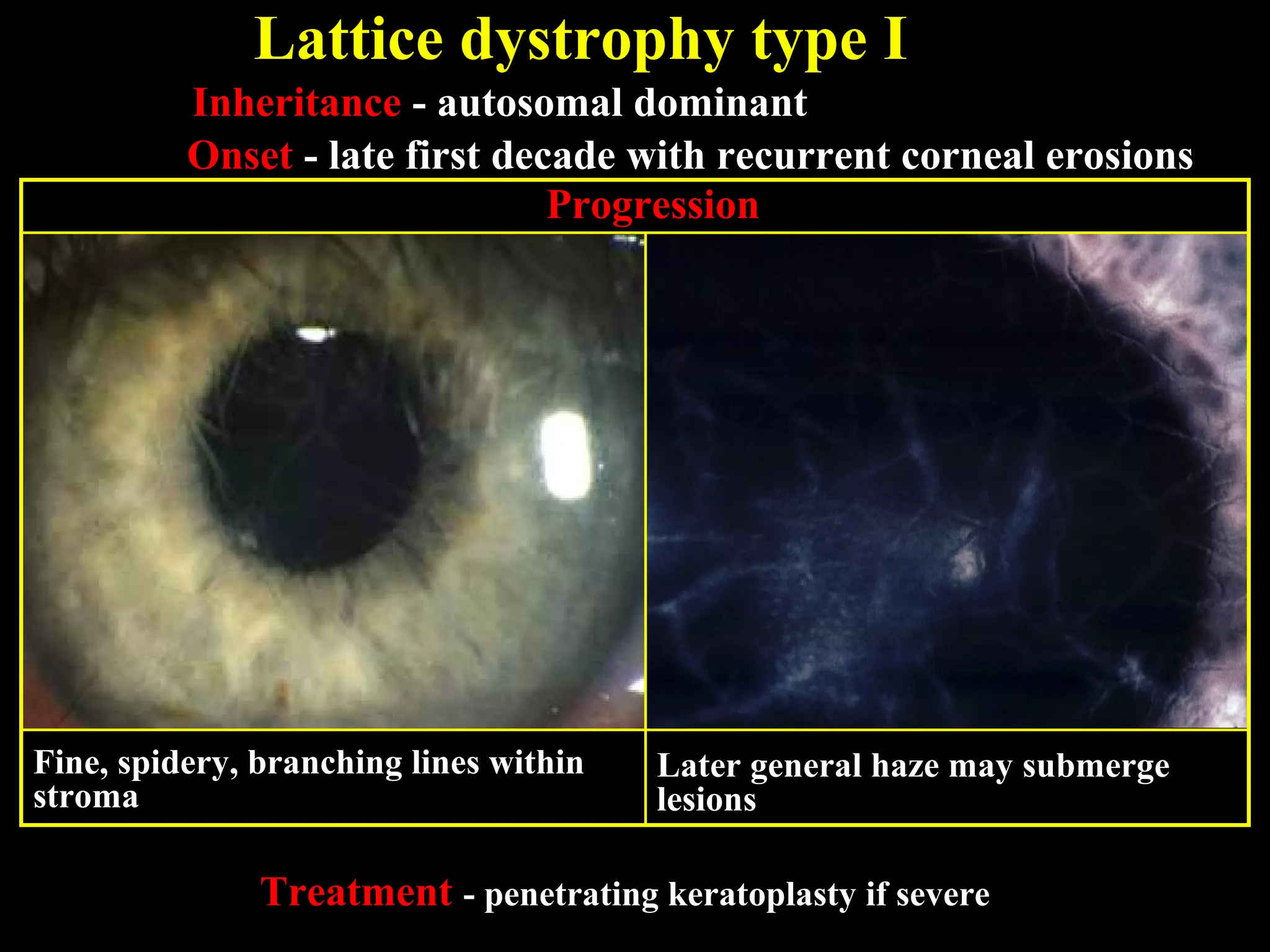 Lattice dystrophy type I

Inheritance - autosomal dominant

Onset - late first decade with recurrent corneal erosions

Progression

Fine, spidery, branching lines within stroma

Later general haze may submerge lesions

Treatment - penetrating keratoplasty if severe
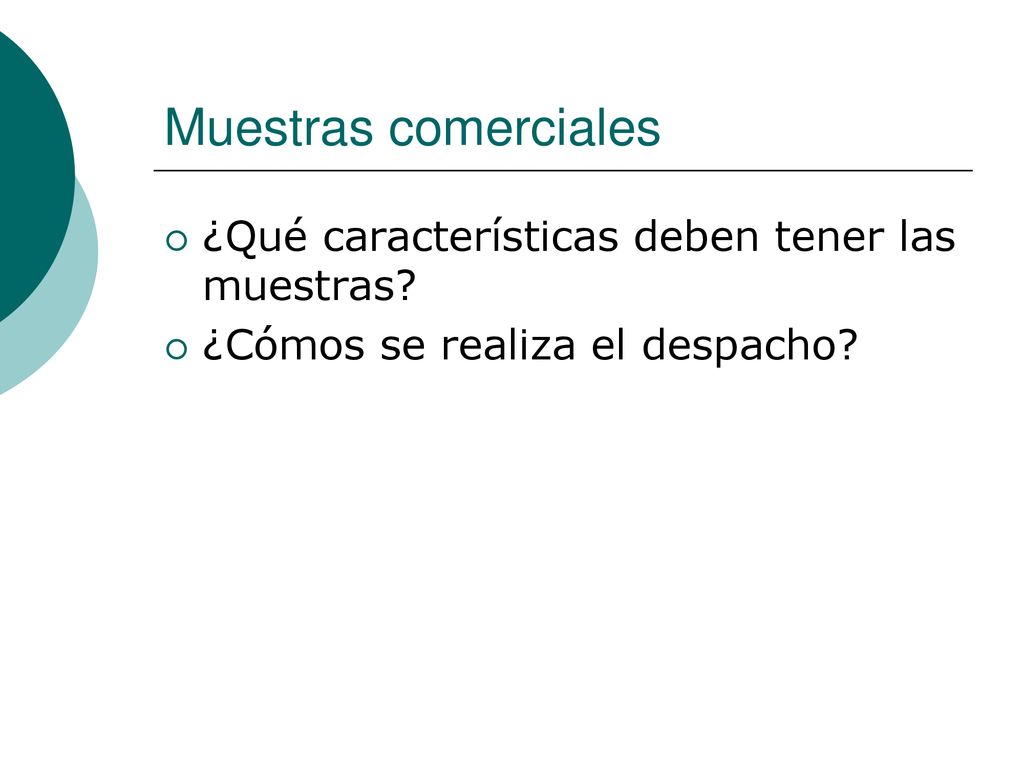 Muestras comerciales

¿Qué características deben tener las muestras?

¿Cómos se realiza el despacho?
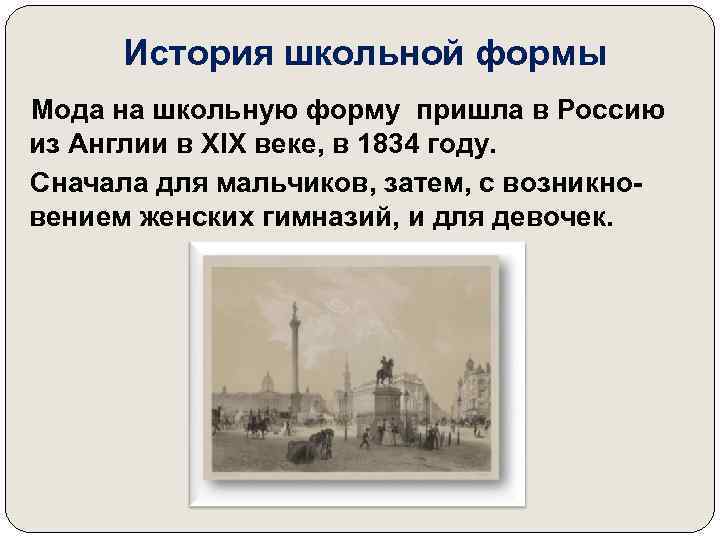 История школьной формы

Мода на школьную форму пришла в Россию из Англии в XIX веке, в 1834 году.

Сначала для мальчиков, затем, с возникновением женских гимназий, и для девочек.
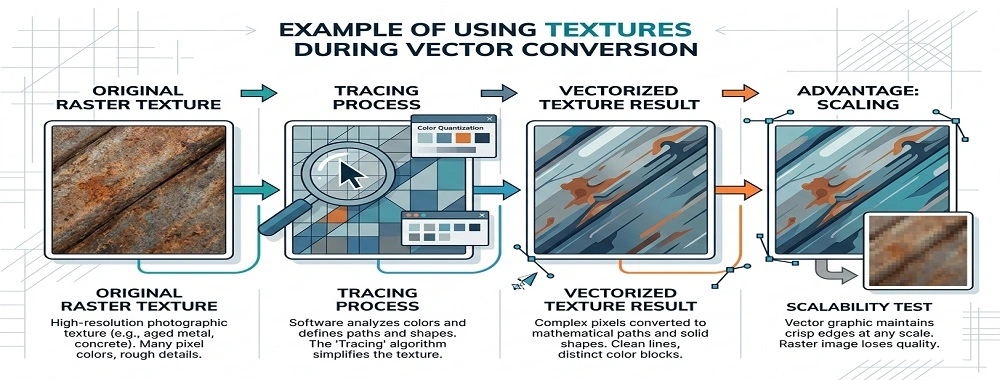 EXAMPLE OF USING TEXTURES DURING VECTOR CONVERSION

ORIGINAL RASTER TEXTURE

TRACING PROCESS

Color Quantization

VECTORIZED TEXTURE RESULT

ADVANTAGE: SCALING

ORIGINAL RASTER TEXTURE
High-resolution photographic texture (e.g., aged metal, concrete). Many pixel colors, rough details.

TRACING PROCESS
Software analyzes colors and defines paths and shapes. The 'Tracing' algorithm simplifies the texture.

VECTORIZED TEXTURE RESULT
Complex pixels converted to mathematical paths and solid shapes. Clean lines, distinct color blocks.

SCALABILITY TEST
Vector graphic maintains crisp edges at any scale. Raster image loses quality.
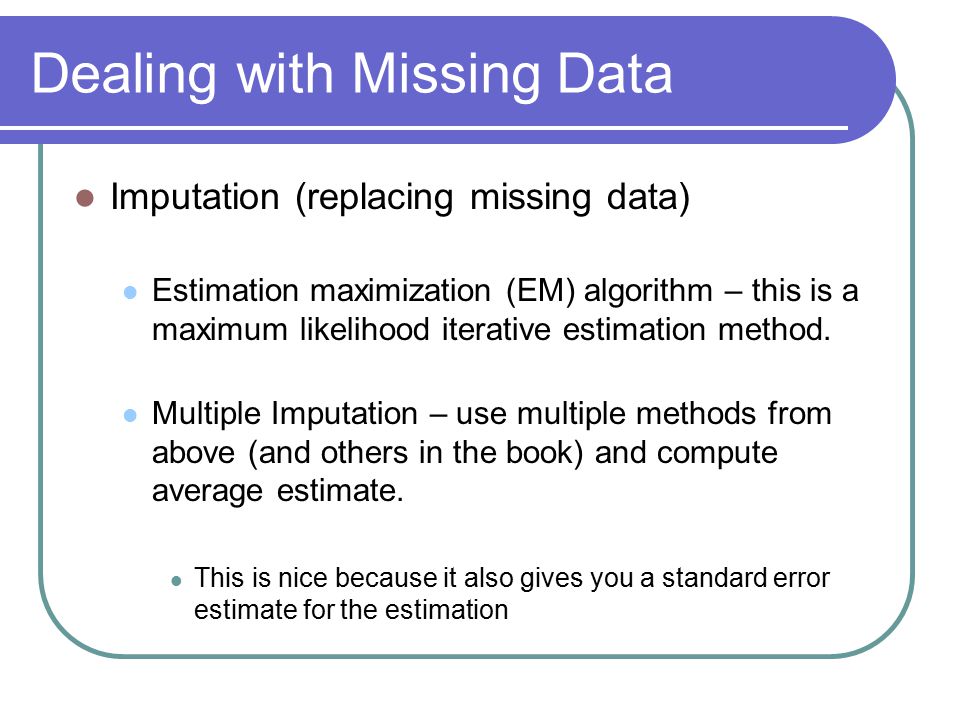 Dealing with Missing Data

Imputation (replacing missing data)

Estimation maximization (EM) algorithm – this is a maximum likelihood iterative estimation method.

Multiple Imputation – use multiple methods from above (and others in the book) and compute average estimate.

This is nice because it also gives you a standard error estimate for the estimation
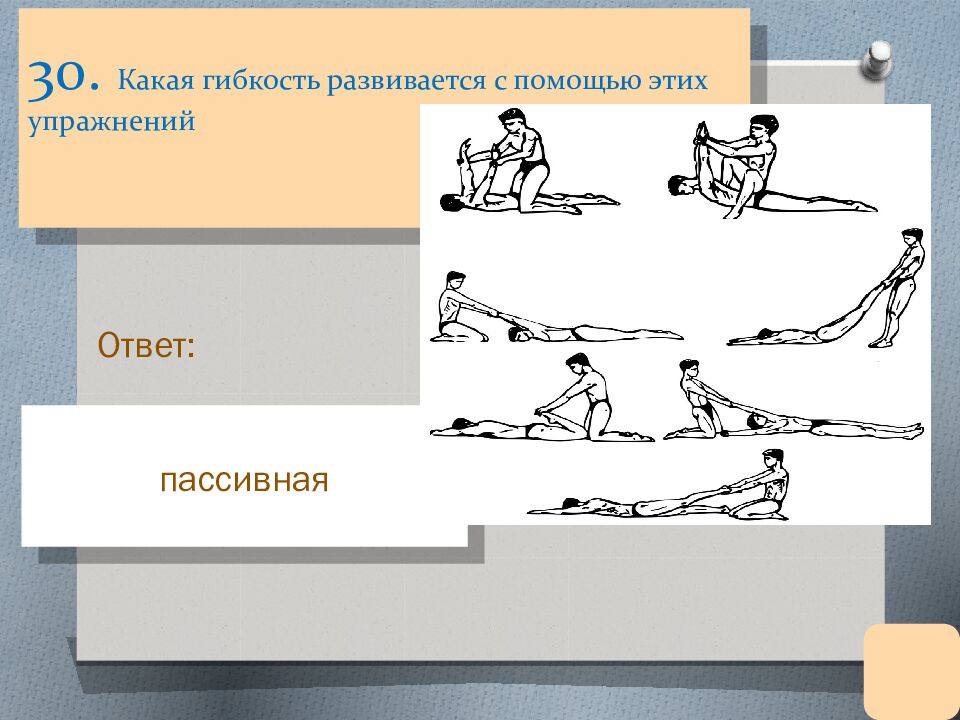 30. Какая гибкость развивается с помощью этих упражнений

Ответ:

пассивная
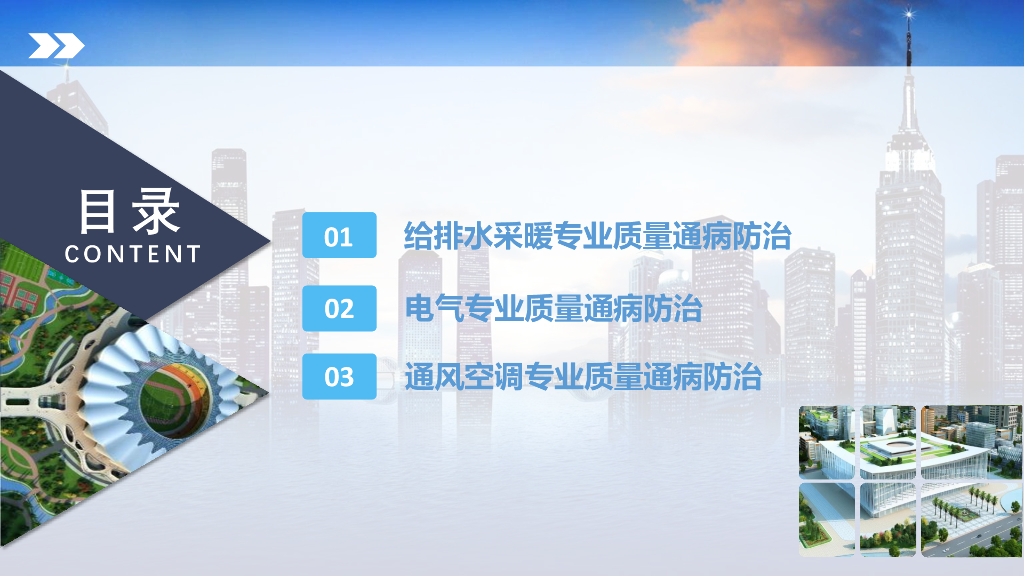 目录
CONTENT

01 给排水采暖专业质量通病防治

02 电气专业质量通病防治

03 通风空调专业质量通病防治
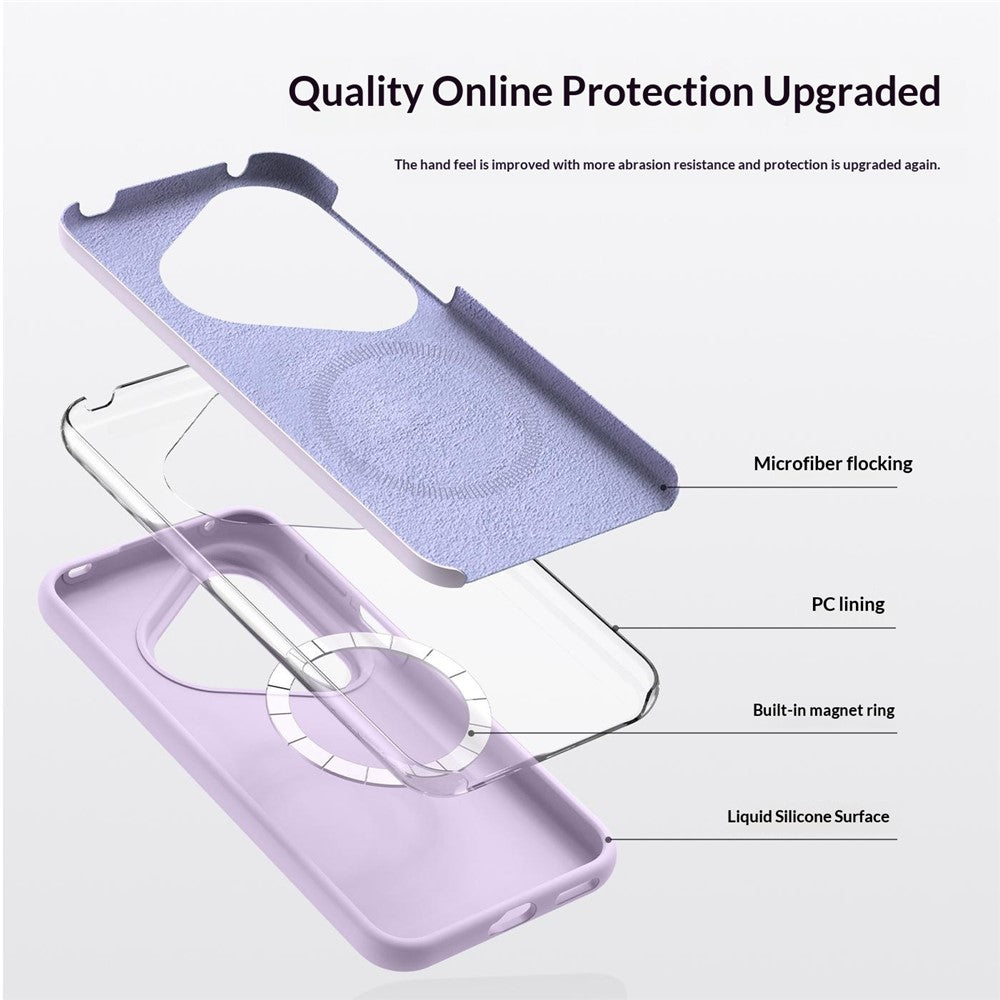 Quality Online Protection Upgraded

The hand feel is improved with more abrasion resistance and protection is upgraded again.

Microfiber flocking

PC lining

Built-in magnet ring

Liquid Silicone Surface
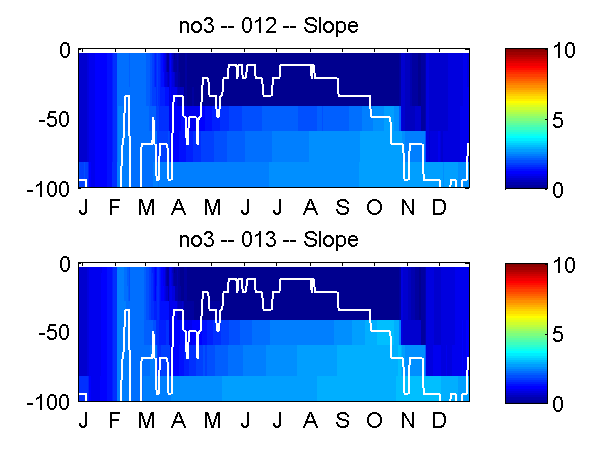 no3 -- 012 -- Slope

0
-50
-100

J F M A M J J A S O N D

10
5
0

no3 -- 013 -- Slope

0
-50
-100

J F M A M J J A S O N D

10
5
0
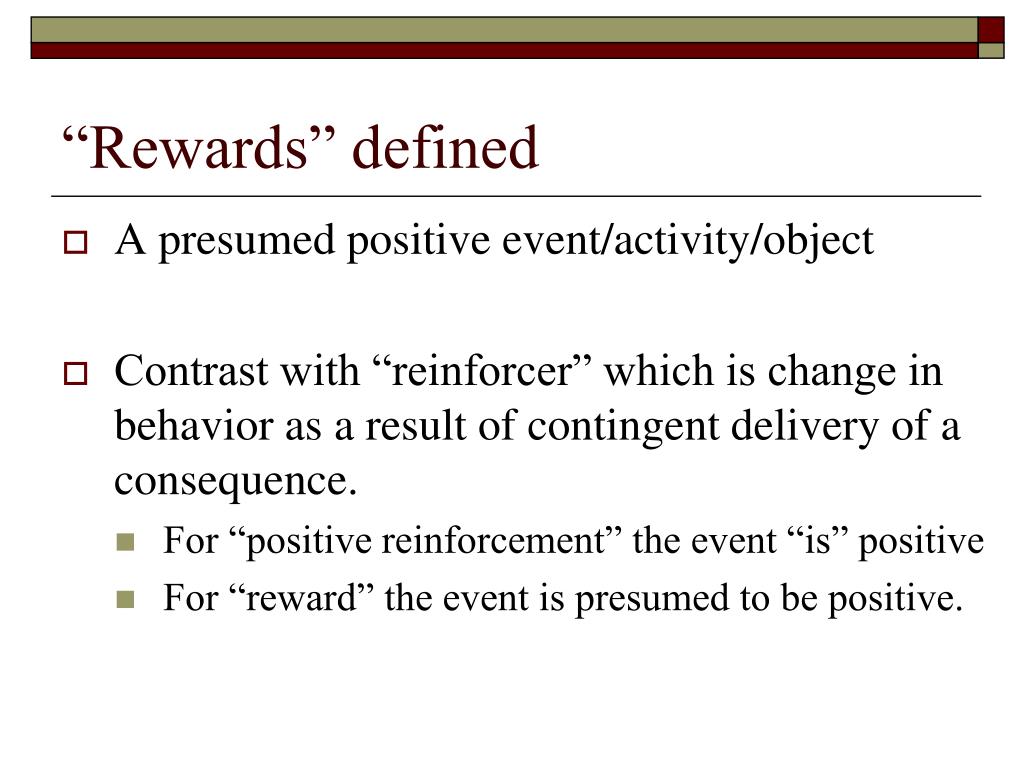 “Rewards” defined

A presumed positive event/activity/object

Contrast with “reinforcer” which is change in behavior as a result of contingent delivery of a consequence.

For “positive reinforcement” the event “is” positive

For “reward” the event is presumed to be positive.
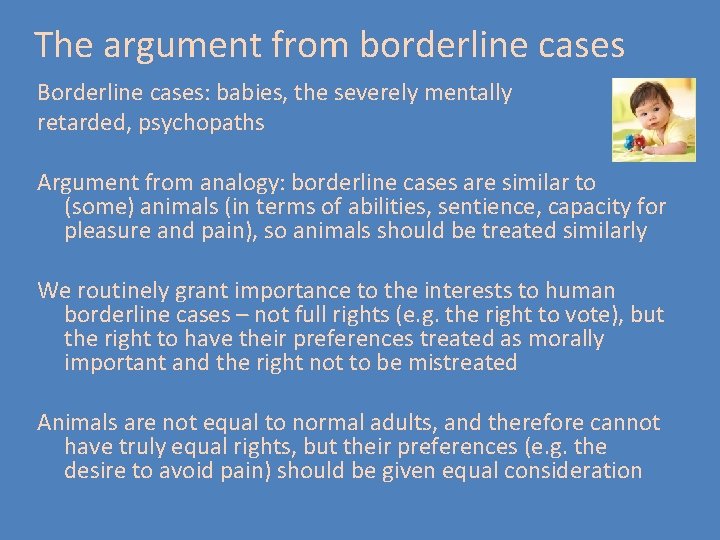 The argument from borderline cases

Borderline cases: babies, the severely mentally retarded, psychopaths

Argument from analogy: borderline cases are similar to (some) animals (in terms of abilities, sentience, capacity for pleasure and pain), so animals should be treated similarly

We routinely grant importance to the interests to human borderline cases – not full rights (e.g. the right to vote), but the right to have their preferences treated as morally important and the right not to be mistreated

Animals are not equal to normal adults, and therefore cannot have truly equal rights, but their preferences (e.g. the desire to avoid pain) should be given equal consideration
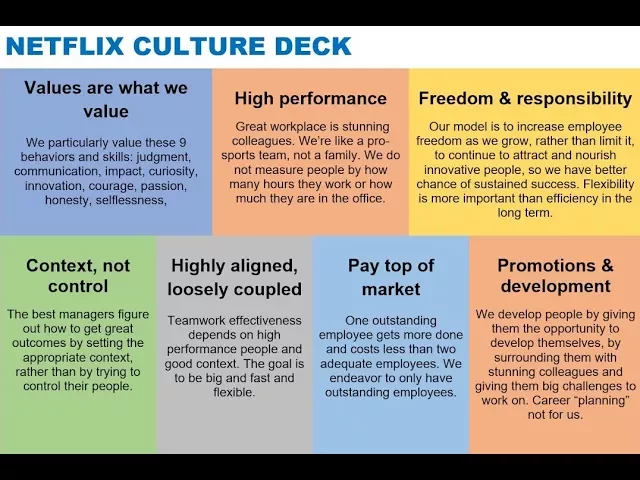 NETFLIX CULTURE DECK

Values are what we value

We particularly value these 9 behaviors and skills: judgment, communication, impact, curiosity, innovation, courage, passion, honesty, selflessness,

High performance

Great workplace is stunning colleagues. We're like a pro-sports team, not a family. We do not measure people by how many hours they work or how much they are in the office.

Freedom & responsibility

Our model is to increase employee freedom as we grow, rather than limit it, to continue to attract and nourish innovative people, so we have better chance of sustained success. Flexibility is more important than efficiency in the long term.

Context, not control

The best managers figure out how to get great outcomes by setting the appropriate context, rather than by trying to control their people.

Highly aligned, loosely coupled

Teamwork effectiveness depends on high performance people and good context. The goal is to be big and fast and flexible.

Pay top of market

One outstanding employee gets more done and costs less than two adequate employees. We endeavor to only have outstanding employees.

Promotions & development

We develop people by giving them the opportunity to develop themselves, by surrounding them with stunning colleagues and giving them big challenges to work on. Career "planning" not for us.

§ What you will do
Take from the material above every line that includes the word "event".

§ Solution for this exercise
A presumed positive event/activity/object
For “positive reinforcement” the event “is” positive
For “reward” the event is presumed to be positive.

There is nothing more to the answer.